### Task 1
Please copy the passage of the article on brain cholesterol in Alzheimer's disease word for word, from "Proposed mechanisms include" to "Orders Study (ROS)).".
### Task 2
Continue the article on brain cholesterol and Alzheimer's disease from where it stops.
Document excerpt Block Start
Abnormal brain cholesterol homeostasis in Alzheimer’s disease—a targeted metabolomic and transcriptomic study
Changes in cholesterol metabolism have been associated with an elevated risk of developing Alzheimer’s disease (AD), with several studies linking hypercholesterinemia and certain lipoprotein isoforms (ApoE4) to the disease. Pan et al. (2017) and Mahmoudian Dehkordi et al. (2019) discussed the role of bile acids in AD and cognitive decline. However, the underlying biochemical mechanism has not been fully understood.
Proposed mechanisms include the effect of “classic” cardiometabolic disease risk factors, altered lipidation of lipoproteins, and effects on lysosomal plaque clearance.
In a new study, Varma et al. add to our knowledge of how brain cholesterol metabolism affects the pathogenesis of AD. The group quantitatively analyzed free oxysterols, key intermediates of cholesterol metabolism, using post-mortem brain samples from two cohort studies (the Baltimore Longitudinal Study of Aging (BLSA) and the Religious Orders Study (ROS)).
While free cholesterol levels were unchanged in AD patients in both cohorts, changes were spotted in selected markers for cholesterol anabolism and enzymatic and non-enzymatic cholesterol catabolism. For example, reduced lanosterol levels in the middle frontal gyrus were associated with a higher plaque burden in the presence of neurofibrillary tangles.
Document excerpt Block End
Data Block Start
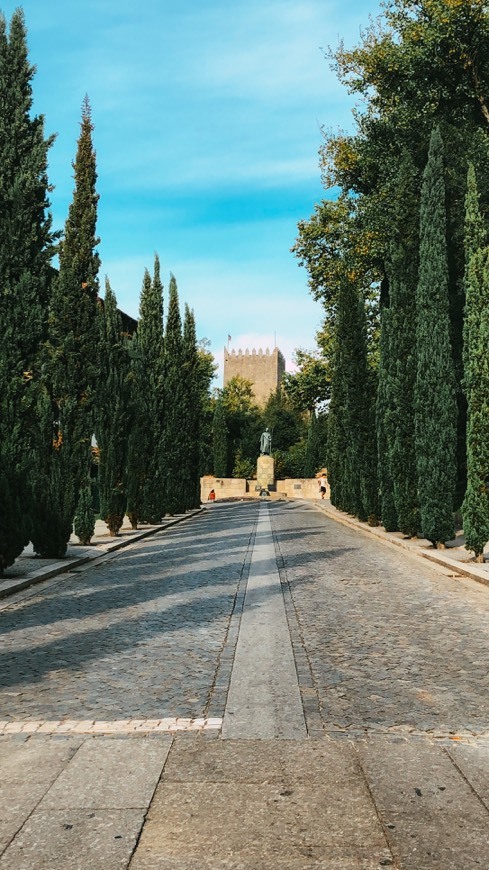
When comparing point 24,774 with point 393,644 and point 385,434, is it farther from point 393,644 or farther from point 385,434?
point 385,434

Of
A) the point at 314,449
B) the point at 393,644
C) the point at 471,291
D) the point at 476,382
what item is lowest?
the point at 393,644

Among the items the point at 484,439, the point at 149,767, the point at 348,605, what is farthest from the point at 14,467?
the point at 149,767

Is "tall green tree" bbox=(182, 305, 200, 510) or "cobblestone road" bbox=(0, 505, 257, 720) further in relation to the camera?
"tall green tree" bbox=(182, 305, 200, 510)

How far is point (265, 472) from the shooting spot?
67.8 meters

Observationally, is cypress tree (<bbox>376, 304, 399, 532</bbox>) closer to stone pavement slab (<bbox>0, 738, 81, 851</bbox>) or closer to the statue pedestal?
stone pavement slab (<bbox>0, 738, 81, 851</bbox>)

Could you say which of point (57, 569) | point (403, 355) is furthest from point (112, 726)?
point (403, 355)

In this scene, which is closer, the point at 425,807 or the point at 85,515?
the point at 425,807

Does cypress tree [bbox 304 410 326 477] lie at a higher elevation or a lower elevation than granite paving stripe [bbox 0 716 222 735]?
higher

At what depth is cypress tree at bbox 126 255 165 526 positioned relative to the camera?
23391mm

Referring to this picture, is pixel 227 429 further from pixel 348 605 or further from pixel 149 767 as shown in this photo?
pixel 149 767

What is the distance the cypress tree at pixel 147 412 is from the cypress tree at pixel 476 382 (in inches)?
415

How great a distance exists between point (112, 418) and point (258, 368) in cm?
8710

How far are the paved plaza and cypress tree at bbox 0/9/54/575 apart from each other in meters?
2.92

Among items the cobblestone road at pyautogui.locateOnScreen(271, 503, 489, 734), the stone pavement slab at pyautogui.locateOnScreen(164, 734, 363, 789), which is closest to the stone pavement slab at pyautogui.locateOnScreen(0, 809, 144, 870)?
the stone pavement slab at pyautogui.locateOnScreen(164, 734, 363, 789)
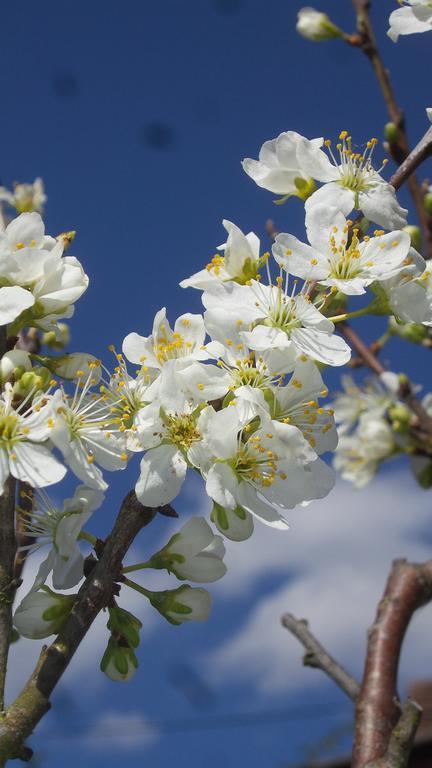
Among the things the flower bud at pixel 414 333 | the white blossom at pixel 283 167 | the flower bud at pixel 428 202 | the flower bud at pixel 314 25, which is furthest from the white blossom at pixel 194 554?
the flower bud at pixel 314 25

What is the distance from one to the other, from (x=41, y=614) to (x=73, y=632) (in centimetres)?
10

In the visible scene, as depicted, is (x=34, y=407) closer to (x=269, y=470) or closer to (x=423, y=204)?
(x=269, y=470)

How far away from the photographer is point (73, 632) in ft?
3.43

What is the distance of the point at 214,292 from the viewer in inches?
49.0

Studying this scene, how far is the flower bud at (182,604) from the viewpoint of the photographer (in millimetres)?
1246

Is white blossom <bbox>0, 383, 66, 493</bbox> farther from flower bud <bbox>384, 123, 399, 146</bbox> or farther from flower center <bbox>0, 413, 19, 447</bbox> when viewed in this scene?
flower bud <bbox>384, 123, 399, 146</bbox>

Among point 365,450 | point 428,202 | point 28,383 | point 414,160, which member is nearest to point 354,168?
point 414,160

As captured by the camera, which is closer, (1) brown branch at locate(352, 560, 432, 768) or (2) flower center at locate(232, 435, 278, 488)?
(2) flower center at locate(232, 435, 278, 488)

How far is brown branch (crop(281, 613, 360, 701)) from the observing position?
1.89m

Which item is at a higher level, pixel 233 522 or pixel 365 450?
pixel 365 450

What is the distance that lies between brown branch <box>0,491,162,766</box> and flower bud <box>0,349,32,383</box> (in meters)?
0.21

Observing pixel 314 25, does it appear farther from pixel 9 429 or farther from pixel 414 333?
pixel 9 429

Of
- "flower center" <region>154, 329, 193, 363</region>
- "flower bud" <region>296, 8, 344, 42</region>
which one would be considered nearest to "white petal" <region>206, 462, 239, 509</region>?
"flower center" <region>154, 329, 193, 363</region>

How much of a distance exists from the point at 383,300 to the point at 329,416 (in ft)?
0.76
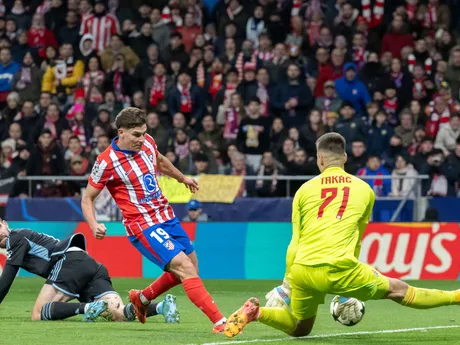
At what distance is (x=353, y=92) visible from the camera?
Data Block End
### Expected answer 1
Proposed mechanisms include the effect of “classic” cardiometabolic disease risk factors, altered lipidation of lipoproteins, and effects on lysosomal plaque clearance.
In a new study, Varma et al. add to our knowledge of how brain cholesterol metabolism affects the pathogenesis of AD. The group quantitatively analyzed free oxysterols, key intermediates of cholesterol metabolism, using post-mortem brain samples from two cohort studies (the Baltimore Longitudinal Study of Aging (BLSA) and the Religious Orders Study (ROS)).

### Expected answer 2
Lower levels of enzymatically-produced 24S-hydroxycholesterol and higher levels of 7α hydroxycholesterol were associated with selected markers of AD pathology. Higher amounts of non-enzymatically produced metabolites 5α,6α-epoxycholesterol, 5α,6β-dihydroxycholestanol, 5β,6β-epoxycholesterol, 7-ketocholesterol, and 7β-hydroxycholesterol were found in the inferior temporal gyrus in both cohorts. However, two of these metabolites (5α,6β-dihydroxycholestanol concentration and 7β-hydroxycholesterol) were reduced in AD patients in the ROS cohort only. Gene expression in cholesterol anabolism and catabolism were also altered in AD, though these changes were not observed in patients with Parkinson’s disease.
Besides decreased cholesterol biosynthesis, the findings suggest that AD pathogenesis is fueled by an increase in the conversion of cholesterol to bile acids, as well as an increase in the production of potentially toxic oxysterol metabolites. The authors discuss that the observed changes in cholesterol metabolism may have deleterious effects in two key ways: lower levels of cholesterol precursors may result in a loss of neuroprotective effects on mitochondrial energy metabolism, while lower levels of non-enzymatically produced metabolites may contribute to oxidative stress and chronic inflammation.
Finally, the study suggests that cholesterol metabolism might be a promising therapeutic target in Alzheimer’s disease.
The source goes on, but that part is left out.